* _Исходный фрагмент_:

------------------------------------------------

То, что та или иная страна подзадержалась в прошлом, не столько ее вина, сколько беда. Люди, стремящиеся «стырить» чужую лошадь, искренне полагают, что только так и можно жить. «Слабых бьют», – сказал в 2004 г. наш главный моральный авторитет, отменяя губернаторские выборы под предлогом бесланской трагедии. И авторитет был понят своим народом, хотя, как показало прошедшее десятилетие, отмена выборов не решила ни одной нашей проблемы, и нынче мы вернулись к «практике слабых» по велению всё того же морального авторитета.

Новая мораль приходит на смену старой не тогда, когда народу читают нотации, а когда большая часть общества убеждается, что «тырить» лошадей непрактично. И в Европе сегодня не принято «тырить» острова с полуостровами отнюдь не из-за врожденной высокоморальности европейцев (немцы еще в середине XX века тянули у своих соседей всё, что плохо лежит), а по причине неэффективности подобного поведения. Не важно, кому принадлежит Эльзас – Франции или Германии. Не важно, кому принадлежит Вильнюс – Польше или Литве. Не важно, кому принадлежит Риека (Фиуме) – Италии или Хорватии. А важно, что в условиях Евросоюза жизнь на всех спорных и неспорных территориях становится комфортнее.

------------------------------------------------

* _Представленные записи_:
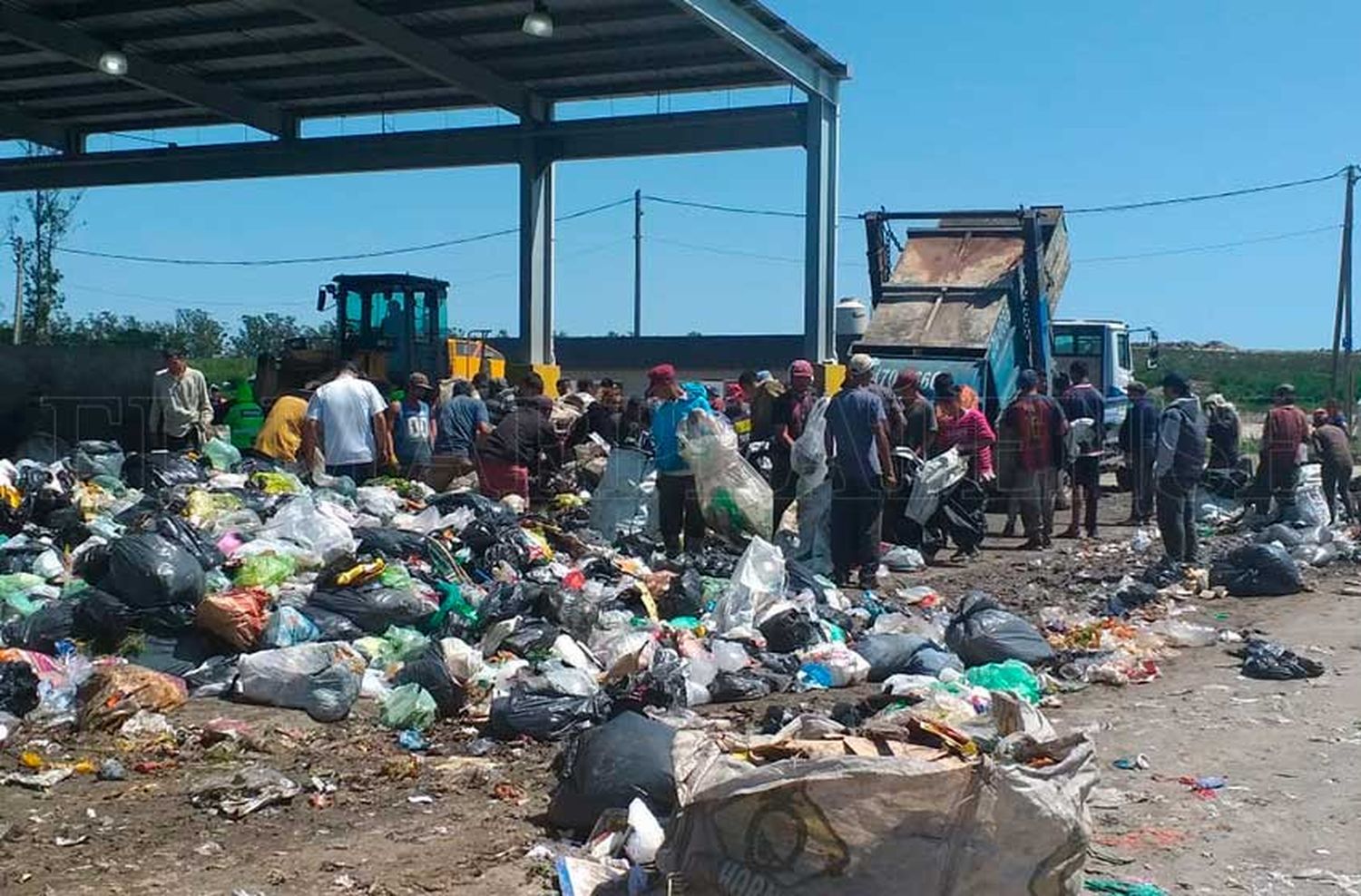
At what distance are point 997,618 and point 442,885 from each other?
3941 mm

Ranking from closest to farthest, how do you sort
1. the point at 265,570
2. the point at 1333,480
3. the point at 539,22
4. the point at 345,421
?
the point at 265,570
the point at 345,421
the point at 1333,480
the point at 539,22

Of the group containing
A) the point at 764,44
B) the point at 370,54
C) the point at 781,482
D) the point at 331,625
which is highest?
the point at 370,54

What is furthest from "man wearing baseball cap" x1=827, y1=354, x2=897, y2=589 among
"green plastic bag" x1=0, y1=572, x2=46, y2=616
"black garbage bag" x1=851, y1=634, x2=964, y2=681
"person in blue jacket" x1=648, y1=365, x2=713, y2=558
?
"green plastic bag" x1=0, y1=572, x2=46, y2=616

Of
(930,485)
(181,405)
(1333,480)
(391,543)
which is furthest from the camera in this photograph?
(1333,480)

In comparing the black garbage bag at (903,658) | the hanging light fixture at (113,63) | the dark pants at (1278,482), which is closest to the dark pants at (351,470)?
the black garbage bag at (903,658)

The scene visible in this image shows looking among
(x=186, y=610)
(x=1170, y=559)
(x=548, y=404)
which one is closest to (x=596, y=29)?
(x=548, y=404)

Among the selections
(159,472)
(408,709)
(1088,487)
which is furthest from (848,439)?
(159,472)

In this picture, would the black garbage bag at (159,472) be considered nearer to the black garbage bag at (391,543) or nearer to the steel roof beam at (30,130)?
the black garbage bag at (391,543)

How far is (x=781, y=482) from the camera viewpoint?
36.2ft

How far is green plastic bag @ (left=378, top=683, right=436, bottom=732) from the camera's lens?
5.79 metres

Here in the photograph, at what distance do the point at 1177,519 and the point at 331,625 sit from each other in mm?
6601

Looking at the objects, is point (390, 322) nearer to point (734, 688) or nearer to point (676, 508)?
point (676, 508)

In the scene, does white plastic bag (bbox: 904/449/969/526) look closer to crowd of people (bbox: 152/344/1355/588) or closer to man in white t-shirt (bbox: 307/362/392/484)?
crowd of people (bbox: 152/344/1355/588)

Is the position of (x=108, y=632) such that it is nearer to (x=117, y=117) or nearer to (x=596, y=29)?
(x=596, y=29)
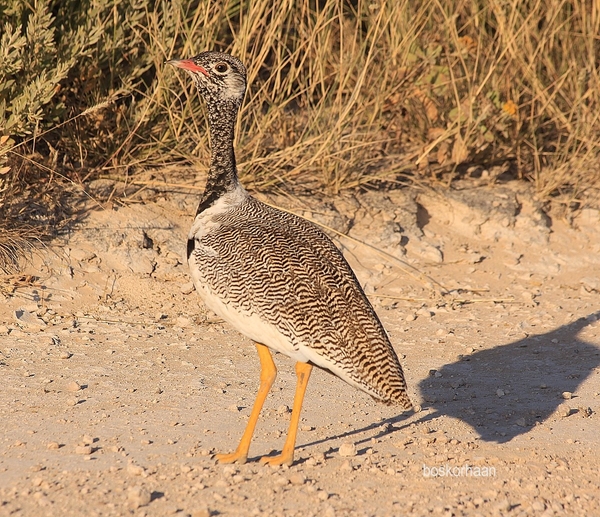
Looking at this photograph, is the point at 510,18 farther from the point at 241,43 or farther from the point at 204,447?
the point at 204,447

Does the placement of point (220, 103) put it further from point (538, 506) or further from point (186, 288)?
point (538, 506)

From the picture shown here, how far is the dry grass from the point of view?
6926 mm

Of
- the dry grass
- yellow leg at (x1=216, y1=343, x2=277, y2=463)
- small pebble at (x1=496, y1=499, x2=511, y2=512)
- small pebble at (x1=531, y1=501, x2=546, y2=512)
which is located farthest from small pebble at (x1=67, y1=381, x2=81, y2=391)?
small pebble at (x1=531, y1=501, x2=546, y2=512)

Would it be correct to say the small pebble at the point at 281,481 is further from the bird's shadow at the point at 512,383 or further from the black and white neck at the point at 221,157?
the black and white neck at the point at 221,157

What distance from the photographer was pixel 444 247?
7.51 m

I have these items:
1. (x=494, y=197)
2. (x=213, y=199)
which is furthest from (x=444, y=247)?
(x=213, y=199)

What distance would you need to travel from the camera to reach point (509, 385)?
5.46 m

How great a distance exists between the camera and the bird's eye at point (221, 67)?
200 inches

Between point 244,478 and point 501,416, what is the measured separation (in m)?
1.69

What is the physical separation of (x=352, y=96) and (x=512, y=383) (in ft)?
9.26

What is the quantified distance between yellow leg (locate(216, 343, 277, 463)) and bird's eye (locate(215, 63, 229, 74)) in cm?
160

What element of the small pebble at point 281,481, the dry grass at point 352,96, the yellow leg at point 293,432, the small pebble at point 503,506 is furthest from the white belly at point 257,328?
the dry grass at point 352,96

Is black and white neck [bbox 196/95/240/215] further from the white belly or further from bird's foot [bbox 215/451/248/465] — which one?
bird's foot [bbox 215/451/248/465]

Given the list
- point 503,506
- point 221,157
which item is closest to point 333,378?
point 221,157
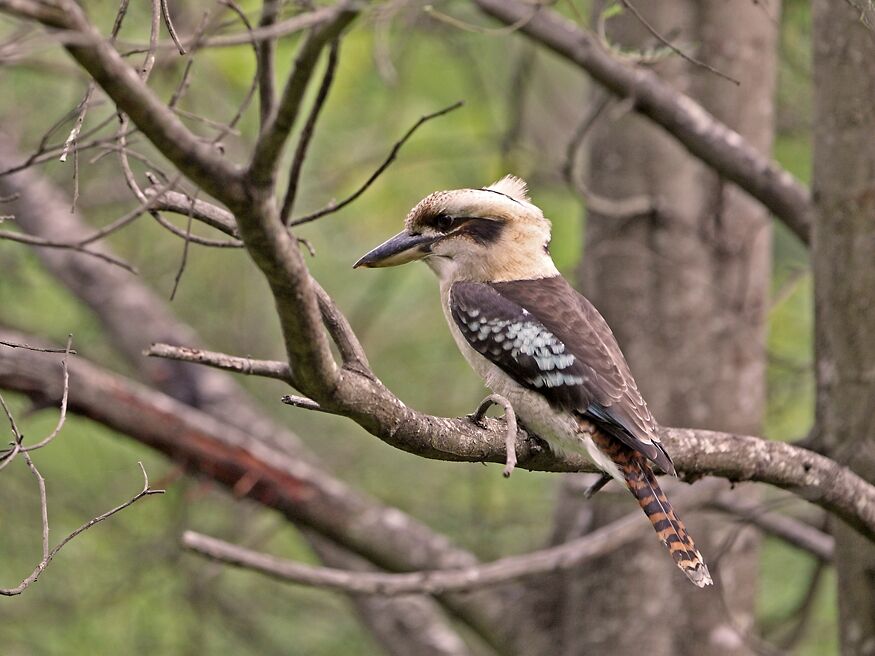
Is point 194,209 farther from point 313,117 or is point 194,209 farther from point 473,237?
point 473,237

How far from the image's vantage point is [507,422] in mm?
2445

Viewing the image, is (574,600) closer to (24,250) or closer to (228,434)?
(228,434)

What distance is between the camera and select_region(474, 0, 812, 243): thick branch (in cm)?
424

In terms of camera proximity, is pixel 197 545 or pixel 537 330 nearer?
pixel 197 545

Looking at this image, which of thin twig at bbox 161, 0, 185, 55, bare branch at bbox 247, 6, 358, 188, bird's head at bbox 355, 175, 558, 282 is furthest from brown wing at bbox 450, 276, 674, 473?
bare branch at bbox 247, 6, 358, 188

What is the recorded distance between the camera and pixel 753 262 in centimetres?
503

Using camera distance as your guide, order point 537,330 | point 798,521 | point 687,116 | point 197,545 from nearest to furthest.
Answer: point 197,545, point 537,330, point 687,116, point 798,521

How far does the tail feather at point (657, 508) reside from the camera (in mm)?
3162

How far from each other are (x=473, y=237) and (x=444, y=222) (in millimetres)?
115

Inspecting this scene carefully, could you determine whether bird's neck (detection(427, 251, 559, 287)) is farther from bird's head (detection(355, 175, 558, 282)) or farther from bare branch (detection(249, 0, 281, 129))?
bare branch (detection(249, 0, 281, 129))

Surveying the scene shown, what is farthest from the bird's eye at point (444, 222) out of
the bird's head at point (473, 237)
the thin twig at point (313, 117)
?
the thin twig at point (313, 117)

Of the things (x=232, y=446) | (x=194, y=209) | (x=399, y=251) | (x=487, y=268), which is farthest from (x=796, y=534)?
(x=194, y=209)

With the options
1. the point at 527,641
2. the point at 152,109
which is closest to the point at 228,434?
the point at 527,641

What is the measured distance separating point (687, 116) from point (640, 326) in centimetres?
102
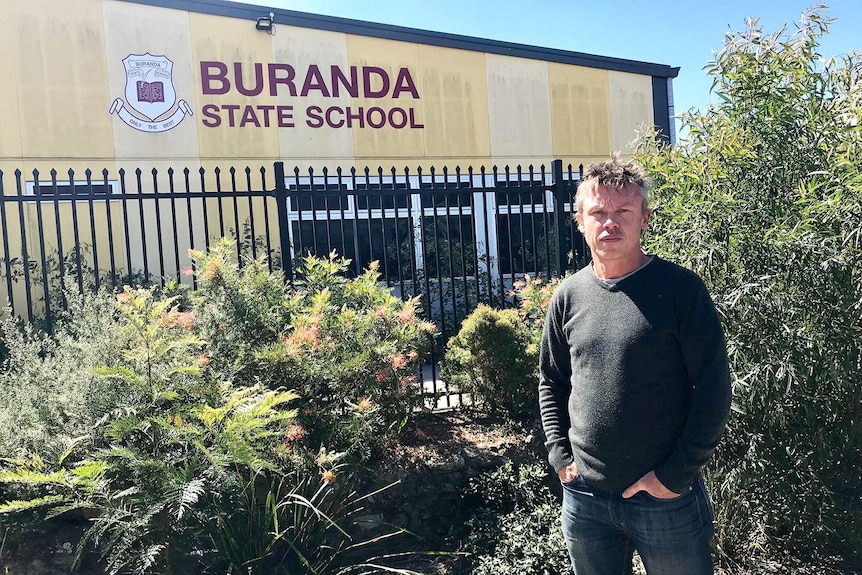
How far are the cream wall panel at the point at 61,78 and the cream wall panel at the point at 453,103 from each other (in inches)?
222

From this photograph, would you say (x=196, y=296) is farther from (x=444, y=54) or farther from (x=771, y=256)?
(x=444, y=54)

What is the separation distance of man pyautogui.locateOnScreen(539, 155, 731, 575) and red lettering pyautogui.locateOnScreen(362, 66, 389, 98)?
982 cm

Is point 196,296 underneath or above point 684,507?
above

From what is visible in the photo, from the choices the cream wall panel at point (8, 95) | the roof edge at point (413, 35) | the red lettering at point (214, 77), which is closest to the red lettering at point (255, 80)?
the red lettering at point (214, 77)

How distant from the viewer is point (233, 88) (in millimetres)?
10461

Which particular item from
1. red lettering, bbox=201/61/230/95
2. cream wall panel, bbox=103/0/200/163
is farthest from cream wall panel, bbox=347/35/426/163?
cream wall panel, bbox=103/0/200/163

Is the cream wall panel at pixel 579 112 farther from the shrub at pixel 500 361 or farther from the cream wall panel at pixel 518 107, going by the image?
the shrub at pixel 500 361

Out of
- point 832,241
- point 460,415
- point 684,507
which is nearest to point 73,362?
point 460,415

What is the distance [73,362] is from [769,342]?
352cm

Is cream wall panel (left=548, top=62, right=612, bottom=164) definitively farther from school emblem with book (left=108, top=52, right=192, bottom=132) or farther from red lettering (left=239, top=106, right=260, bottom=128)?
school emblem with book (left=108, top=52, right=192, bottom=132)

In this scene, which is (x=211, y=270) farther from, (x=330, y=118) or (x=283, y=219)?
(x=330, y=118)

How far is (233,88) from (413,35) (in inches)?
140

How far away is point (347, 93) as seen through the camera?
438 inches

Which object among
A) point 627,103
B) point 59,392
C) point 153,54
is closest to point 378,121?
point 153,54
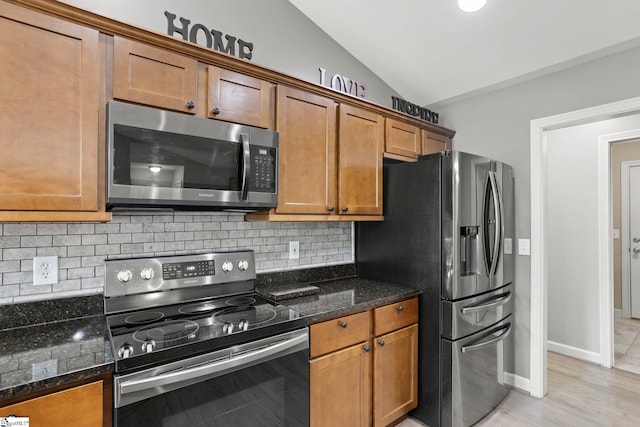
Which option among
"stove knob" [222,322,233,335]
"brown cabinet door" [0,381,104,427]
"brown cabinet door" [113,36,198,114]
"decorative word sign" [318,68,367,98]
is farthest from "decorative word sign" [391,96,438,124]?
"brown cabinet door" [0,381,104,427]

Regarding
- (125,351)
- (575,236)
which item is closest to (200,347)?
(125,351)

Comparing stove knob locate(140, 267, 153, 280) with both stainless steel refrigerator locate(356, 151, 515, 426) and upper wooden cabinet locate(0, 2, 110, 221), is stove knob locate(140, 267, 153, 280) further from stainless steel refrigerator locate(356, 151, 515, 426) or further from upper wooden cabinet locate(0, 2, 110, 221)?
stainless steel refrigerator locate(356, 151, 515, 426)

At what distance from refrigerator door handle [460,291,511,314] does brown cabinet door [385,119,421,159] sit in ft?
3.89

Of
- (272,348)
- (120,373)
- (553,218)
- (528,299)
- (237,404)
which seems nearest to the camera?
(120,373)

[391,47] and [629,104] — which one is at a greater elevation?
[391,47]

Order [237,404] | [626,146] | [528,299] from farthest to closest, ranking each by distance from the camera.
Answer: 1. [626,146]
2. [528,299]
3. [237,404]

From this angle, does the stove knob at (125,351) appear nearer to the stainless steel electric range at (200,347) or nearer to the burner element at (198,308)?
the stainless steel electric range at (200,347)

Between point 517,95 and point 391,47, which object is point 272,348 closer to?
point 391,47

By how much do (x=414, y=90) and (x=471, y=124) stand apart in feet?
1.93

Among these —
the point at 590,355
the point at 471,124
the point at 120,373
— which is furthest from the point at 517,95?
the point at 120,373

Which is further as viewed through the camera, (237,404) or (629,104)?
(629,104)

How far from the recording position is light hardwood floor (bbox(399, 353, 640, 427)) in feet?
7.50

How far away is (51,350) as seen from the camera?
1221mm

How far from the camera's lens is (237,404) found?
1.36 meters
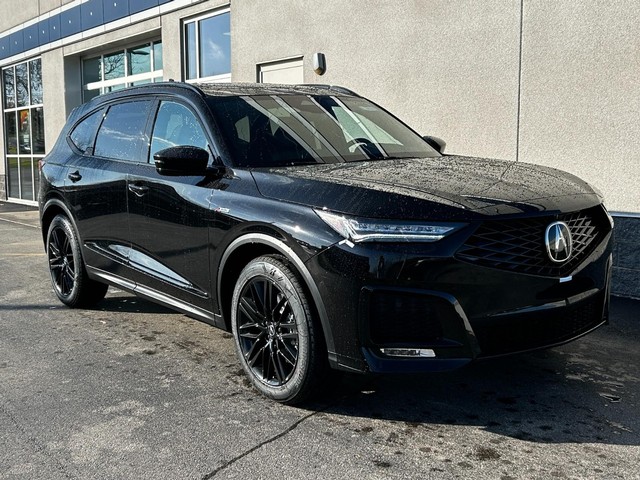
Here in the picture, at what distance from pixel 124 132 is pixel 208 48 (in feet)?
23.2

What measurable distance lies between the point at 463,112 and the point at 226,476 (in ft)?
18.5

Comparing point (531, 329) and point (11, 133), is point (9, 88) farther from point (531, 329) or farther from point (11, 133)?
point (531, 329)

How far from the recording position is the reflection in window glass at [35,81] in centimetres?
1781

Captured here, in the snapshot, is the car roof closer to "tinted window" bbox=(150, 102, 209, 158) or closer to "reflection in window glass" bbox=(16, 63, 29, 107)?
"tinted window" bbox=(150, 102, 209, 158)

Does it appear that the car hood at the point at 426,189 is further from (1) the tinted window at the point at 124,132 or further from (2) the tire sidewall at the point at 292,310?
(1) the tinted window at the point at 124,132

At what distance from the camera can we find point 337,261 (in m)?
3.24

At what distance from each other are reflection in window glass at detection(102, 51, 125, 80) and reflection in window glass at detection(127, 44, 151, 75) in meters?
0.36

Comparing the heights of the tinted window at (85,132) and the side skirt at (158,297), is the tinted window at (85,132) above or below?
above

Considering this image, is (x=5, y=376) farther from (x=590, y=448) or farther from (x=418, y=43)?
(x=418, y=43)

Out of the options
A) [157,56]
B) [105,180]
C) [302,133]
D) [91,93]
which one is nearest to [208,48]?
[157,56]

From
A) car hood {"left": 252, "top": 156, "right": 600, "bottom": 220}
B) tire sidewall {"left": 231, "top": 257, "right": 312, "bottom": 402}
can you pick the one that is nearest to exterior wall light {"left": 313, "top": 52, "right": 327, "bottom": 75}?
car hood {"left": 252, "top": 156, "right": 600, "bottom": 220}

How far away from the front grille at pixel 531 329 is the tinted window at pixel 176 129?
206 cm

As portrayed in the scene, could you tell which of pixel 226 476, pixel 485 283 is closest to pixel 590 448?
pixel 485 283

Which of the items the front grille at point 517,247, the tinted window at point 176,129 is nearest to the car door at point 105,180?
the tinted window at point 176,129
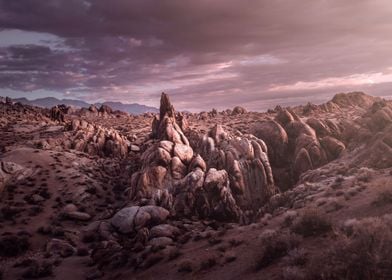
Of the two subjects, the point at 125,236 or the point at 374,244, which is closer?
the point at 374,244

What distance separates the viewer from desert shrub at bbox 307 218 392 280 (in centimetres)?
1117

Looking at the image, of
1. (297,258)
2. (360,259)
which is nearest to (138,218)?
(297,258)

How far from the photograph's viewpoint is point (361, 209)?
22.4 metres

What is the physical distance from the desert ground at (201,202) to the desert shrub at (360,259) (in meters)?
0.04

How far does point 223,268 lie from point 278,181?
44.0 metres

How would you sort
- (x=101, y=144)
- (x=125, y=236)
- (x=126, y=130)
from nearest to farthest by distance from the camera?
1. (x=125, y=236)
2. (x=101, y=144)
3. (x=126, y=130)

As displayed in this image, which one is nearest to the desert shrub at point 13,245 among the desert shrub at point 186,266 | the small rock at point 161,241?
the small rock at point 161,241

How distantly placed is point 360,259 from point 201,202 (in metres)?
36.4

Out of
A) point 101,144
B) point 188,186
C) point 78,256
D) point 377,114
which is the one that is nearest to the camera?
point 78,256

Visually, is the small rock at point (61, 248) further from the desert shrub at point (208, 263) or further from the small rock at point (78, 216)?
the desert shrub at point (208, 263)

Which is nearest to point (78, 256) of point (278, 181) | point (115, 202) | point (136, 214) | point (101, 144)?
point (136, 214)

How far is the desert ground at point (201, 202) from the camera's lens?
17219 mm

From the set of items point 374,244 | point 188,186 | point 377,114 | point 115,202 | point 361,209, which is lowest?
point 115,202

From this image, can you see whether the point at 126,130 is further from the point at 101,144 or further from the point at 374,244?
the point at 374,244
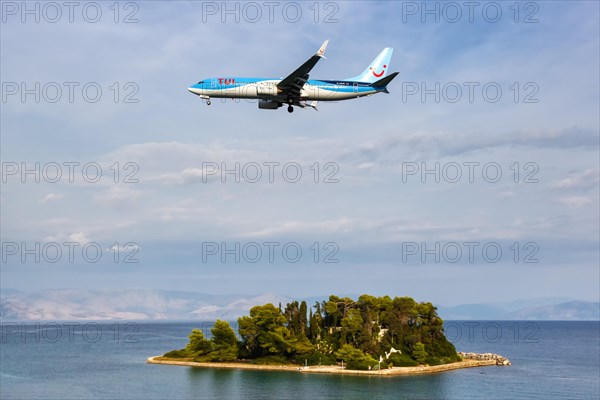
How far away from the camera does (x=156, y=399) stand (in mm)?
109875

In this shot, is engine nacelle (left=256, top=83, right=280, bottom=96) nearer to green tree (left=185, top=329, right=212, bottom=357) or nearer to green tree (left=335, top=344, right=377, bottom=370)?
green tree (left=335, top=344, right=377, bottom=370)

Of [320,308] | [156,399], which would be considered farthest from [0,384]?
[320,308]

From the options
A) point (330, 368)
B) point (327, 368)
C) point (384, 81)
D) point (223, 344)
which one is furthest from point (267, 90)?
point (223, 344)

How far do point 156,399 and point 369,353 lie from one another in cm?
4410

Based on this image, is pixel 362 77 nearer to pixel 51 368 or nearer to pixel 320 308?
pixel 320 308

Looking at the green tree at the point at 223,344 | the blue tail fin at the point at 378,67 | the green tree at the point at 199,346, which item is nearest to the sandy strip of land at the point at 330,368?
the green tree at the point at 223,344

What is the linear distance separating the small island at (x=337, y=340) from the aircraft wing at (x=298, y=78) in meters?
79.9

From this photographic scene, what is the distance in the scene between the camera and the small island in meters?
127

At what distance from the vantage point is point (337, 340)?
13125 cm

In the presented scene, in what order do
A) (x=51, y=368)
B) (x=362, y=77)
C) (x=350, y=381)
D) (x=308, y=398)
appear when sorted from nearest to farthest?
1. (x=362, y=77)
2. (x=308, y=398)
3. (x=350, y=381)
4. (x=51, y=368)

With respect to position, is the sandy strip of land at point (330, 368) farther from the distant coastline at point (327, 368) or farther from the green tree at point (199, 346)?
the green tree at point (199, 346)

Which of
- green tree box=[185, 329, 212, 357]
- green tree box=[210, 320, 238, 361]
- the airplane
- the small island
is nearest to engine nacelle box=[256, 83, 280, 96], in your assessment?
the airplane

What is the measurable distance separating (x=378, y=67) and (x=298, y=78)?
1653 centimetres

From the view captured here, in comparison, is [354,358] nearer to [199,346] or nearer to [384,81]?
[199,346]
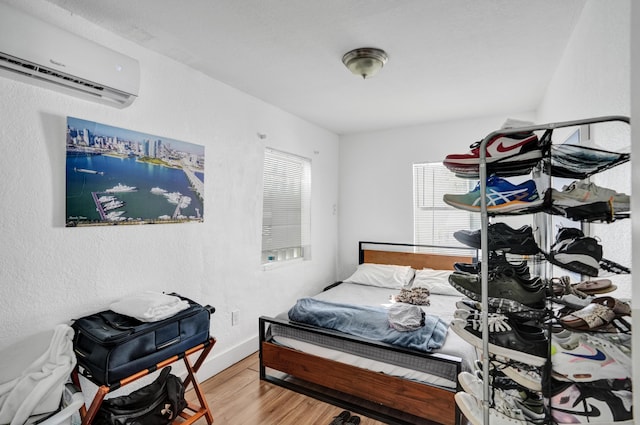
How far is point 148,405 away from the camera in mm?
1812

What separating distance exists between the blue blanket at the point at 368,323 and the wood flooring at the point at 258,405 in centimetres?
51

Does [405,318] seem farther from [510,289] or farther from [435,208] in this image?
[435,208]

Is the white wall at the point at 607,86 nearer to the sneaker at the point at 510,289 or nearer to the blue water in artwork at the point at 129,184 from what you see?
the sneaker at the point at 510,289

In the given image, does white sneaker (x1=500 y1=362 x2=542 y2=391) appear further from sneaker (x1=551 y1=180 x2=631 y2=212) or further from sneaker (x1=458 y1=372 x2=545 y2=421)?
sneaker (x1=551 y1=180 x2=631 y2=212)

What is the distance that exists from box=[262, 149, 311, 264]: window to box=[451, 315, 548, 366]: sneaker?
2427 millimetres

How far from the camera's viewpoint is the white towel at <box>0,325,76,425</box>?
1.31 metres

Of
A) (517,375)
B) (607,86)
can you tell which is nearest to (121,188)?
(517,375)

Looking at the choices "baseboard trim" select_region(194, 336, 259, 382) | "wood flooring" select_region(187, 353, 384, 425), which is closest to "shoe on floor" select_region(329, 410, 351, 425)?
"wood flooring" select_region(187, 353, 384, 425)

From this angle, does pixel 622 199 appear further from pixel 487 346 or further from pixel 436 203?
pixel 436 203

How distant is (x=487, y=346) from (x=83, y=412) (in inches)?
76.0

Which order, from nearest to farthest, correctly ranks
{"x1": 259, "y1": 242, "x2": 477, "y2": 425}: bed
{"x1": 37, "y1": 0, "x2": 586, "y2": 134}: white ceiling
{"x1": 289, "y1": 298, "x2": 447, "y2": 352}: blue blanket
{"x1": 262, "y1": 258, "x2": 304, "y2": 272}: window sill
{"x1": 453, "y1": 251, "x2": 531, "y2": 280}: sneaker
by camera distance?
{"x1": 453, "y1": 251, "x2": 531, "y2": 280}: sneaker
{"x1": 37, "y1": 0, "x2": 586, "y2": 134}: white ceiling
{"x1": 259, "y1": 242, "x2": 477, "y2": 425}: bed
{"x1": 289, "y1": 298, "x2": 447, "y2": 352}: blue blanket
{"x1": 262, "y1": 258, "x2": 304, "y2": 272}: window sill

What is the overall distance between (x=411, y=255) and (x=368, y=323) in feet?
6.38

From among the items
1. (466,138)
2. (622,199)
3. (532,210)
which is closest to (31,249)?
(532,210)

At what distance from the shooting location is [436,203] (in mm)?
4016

------------------------------------------------

* _Задание A_:
Скопируйте без изменений часть исходного фрагмента, начиная со слов «Новая мораль приходит» и заканчивая словами «территориях становится комфортнее.».
* _Задание B_:
Переведите на английский язык предложение из исходного фрагмента: «Новая мораль приходит на смену старой не тогда, когда народу читают нотации, а когда большая часть общества убеждается, что «тырить» лошадей непрактично».

* _Решение A_:
Новая мораль приходит на смену старой не тогда, когда народу читают нотации, а когда большая часть общества убеждается, что «тырить» лошадей непрактично. И в Европе сегодня не принято «тырить» острова с полуостровами отнюдь не из-за врожденной высокоморальности европейцев (немцы еще в середине XX века тянули у своих соседей всё, что плохо лежит), а по причине неэффективности подобного поведения. Не важно, кому принадлежит Эльзас – Франции или Германии. Не важно, кому принадлежит Вильнюс – Польше или Литве. Не важно, кому принадлежит Риека (Фиуме) – Италии или Хорватии. А важно, что в условиях Евросоюза жизнь на всех спорных и неспорных территориях становится комфортнее.

* _Решение B_:
A new morality replaces the old one not when the people are lectured, but when most of society becomes convinced that "swiping" horses is impractical.